Op een ochtend kwam een monnik van de benedictijnen voor de broeders de mis doen. Hij kwam graag bij dat stelletje vagebonden die zelf geen priester in hun midden hadden.
Samen met de andere broeders volgde Leo met aandacht het ritueel.
De priester hield een kort preekje over de tekst uit het Evangelie van Johannes. Jezus zegt daarin: ‘Dit is mijn gebod, dat gij elkaar liefhebt’. Terwijl de priester de vertrouwde teksten van de eucharistie verder bad, gingen Leo’s gedachten steeds weer terug naar die tekst. Een vertrouwde tekst, maar ook een vreemde tekst. Hoe kun je nou iemand gebieden om lief te hebben? Dat rijmt toch niet met elkaar?
Na de mis bleven de broeders samen om te ontbijten. Leo schoot Franciscus aan. ‘Vader, mag ik wat vragen?’
Natuurlijk, antwoordde Franciscus.
‘Hoe kan de Heer ons nu gebieden om lief te hebben? Je kunt toch niet liefhebben op bevel?’
‘Daar vraag je me wat, Leo’, reageerde Franciscus.’Dat klinkt inderdaad wel raar op het eerste gehoor.’ Franciscus peinsde.
‘Misschien moeten we dat gebieden wel anders opvatten’. ‘Als ik er nog eens over nadenk, is het echt een gebod. De Heer gebied ons lief te hebben, want hij wil dat we leven.’
‘Leven? Maar we leven toch al?’
‘Je hebt leven en leven, Leo. Er is leven dat je van je ouders krijgt en er is leven dat van God komt. Die twee kun je dan wel niet scheiden, maar er is echt een verschil. Alles wat geboren wordt, groeit, wordt oud en sterft weer. Dat is de natuurlijke cyclus. Maar Jezus vindt dat niet genoeg. Hij draagt zijn volgelingen op om tijdens die cyclus tot goddelijk leven te komen. En dat is leven vanuit de liefde.’

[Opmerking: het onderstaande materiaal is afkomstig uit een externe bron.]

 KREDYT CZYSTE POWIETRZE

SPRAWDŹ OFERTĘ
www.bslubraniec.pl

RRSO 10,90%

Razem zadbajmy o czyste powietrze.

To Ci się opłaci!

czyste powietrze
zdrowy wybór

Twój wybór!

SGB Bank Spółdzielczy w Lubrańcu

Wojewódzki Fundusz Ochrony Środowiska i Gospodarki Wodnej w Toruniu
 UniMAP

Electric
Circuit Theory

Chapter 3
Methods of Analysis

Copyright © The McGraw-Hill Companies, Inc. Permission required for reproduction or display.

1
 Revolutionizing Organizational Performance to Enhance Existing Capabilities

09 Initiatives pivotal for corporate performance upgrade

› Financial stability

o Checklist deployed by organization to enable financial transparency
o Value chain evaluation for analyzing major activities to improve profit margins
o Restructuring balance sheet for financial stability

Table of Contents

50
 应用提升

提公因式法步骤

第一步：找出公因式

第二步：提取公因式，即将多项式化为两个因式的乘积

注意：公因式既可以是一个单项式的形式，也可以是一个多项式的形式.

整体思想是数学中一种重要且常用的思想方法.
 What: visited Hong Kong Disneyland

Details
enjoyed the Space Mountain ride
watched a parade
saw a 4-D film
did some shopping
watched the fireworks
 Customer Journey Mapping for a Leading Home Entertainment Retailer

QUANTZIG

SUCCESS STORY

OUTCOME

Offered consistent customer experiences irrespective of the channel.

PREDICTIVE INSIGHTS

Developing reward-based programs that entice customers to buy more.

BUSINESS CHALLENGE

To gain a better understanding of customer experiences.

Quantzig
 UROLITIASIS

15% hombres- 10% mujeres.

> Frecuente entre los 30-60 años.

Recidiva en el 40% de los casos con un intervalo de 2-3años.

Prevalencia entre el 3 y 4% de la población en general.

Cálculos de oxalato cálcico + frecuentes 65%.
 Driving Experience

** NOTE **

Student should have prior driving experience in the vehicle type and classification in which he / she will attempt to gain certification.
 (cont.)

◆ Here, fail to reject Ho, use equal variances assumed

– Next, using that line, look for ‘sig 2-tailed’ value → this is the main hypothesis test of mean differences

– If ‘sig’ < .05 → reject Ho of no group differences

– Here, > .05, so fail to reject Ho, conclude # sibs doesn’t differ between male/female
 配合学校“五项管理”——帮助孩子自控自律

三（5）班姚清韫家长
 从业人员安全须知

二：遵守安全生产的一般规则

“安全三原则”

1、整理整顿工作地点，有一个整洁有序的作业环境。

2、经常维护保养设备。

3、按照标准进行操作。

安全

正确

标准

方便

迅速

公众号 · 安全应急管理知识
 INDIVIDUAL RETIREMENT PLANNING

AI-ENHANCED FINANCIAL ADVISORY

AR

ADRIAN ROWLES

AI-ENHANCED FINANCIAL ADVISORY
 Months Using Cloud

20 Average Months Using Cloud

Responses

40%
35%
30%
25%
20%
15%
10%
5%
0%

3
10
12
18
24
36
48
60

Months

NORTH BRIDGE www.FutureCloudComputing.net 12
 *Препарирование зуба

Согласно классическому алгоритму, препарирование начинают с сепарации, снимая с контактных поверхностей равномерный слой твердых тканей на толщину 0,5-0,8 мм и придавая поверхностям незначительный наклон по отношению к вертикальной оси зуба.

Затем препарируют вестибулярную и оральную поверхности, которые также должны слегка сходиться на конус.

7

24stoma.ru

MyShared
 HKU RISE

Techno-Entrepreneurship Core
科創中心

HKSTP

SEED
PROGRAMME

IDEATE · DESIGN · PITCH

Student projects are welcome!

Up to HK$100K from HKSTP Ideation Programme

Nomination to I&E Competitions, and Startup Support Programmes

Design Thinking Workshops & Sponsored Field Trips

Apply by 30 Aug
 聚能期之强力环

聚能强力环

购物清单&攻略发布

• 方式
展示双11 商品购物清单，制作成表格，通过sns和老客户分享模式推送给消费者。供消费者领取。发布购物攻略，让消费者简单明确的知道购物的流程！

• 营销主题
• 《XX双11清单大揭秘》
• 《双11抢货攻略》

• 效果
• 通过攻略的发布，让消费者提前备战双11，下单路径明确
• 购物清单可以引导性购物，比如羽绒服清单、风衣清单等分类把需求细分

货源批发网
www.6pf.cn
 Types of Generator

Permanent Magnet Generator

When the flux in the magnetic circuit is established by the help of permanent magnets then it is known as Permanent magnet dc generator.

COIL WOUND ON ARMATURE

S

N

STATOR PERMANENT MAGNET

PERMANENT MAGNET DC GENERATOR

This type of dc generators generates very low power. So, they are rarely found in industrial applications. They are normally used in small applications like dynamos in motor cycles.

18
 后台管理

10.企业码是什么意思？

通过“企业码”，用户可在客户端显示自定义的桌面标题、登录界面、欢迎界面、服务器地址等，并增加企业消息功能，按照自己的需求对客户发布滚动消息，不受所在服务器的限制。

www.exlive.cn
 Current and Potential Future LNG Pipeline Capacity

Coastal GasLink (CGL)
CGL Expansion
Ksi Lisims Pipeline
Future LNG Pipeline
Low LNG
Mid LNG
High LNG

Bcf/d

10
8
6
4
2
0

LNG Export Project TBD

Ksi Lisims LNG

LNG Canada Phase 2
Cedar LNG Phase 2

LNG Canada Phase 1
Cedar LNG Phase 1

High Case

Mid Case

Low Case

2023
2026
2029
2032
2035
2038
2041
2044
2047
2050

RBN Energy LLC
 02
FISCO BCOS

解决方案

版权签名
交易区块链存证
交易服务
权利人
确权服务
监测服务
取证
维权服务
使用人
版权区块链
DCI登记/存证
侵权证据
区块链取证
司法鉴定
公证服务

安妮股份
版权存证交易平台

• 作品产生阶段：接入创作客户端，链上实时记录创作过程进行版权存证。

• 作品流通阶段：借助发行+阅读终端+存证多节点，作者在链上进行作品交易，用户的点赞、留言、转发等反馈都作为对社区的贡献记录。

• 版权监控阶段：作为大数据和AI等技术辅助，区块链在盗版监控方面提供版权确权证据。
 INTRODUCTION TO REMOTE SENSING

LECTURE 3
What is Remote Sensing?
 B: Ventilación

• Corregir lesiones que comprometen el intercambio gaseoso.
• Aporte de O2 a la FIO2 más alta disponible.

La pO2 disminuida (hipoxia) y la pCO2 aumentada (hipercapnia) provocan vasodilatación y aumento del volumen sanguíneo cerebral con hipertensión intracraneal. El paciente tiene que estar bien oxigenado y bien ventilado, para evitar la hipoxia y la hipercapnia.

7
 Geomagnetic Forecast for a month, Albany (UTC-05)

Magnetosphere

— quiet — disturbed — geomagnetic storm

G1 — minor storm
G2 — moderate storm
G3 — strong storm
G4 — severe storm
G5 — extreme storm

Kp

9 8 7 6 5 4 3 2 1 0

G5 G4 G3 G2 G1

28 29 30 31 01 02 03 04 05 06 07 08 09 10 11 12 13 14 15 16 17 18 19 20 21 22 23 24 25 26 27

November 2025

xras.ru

‘Leven vanuit de liefde is pas het echte leven?, vatte Leo vragend samen.
‘Ja, zo zou je dat kunnen zeggen.’
‘Oef, reageerde Leo. ‘Dat klinkt heel mooi, maar hoe kom je dan tot dat echte leven?’
‘Toelaten, Leo, toelaten.’
‘Hoe bedoelt u: toelaten?’
‘De liefde is als een oneindige zee. En wij zijn het land. De zee spoelt aan onze kusten en zoekt overal toegang om binnen te kunnen stromen in het land. Maar uit angst voor de zee hebben we allerlei beperkingen opgeworpen waarachter we onszelf veilig menen te weten. Muren en dijken en wat niet al’.
‘Maar dat moet toch ook?’, reageerde Leo.
‘Met de gewone zee wel, denk ik, maar we hebben ook zulke barricades opgeworpen tegen de Zee van Liefde.’
‘Omdat we bang zijn voor die zee, bang voor de liefde?,’vroeg Leo verbaasd. ‘Wie is er nu bang voor de Liefde?’
Ach Leo, de liefde lijkt zo romantisch, maar als die je te pakken heeft, kan het een verwoestende kracht worden. En ergens diep in ons binnenste, weten we dat. Ook in ons schuilt de oerkracht van de geboorte van de liefde. Én als die eenmaal is gewekt is er geen houden meer aan.’
En hij ging verder:
‘Het gebod van de Heer houdt volgens mij in, dat we al die middelen waarmee we ons verschansen afbreken, opruimen, wegdoen, met de grond gelijk maken. Dat we uit verlangen naar de liefde, ja ik zou willen zeggen, uit liefde voor de liefde, ons zo laag maken dat die zee ons kan bereiken en ons kan overspoelen.’
‘Maar vader, dan zullen we verdrinken, ’riep Leo uit.
‘Ja, bevestigde Franciscus’, ‘dan zullen we verdrinken. Dan zullen we verdrinken in de liefde’. En hij leek heel tevreden te zijn met zijn antwoord. Zo tevreden, dat Leo niet verder durfde te vragen.